If you answered 24 days, you’re in good company—most of the subjects in this study made “gut instinct” errors like these. (The correct answer is 47 days. Duh.) But people were much less error-prone if they’d read the same problems in nearly illegible font. The font made the problems feel harder, kick-starting a more careful mode of thinking. So, the foreign language effect of reducing cognitive bias could simply be another kind of fluency effect: second languages are harder, so we think harder. But notice that this explanation has a different set of practical implications than the earlier account, based on the emotionally stripped qualities of a second language.
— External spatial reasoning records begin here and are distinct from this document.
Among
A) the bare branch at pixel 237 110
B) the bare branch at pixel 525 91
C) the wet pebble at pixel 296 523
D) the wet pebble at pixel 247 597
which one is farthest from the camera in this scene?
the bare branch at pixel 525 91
In this second explanation, the effect is only indirectly about language; you might reduce cognitive biases just as readily if you hired a financial advisor with a hard-to-understand accent, or if you chose to do your financial planning in a foul mood after fighting with your spouse. Or, you could simply remind yourself that making decisions is fraught with cognitive landmines, and that it’s worth thinking twice about the really important ones.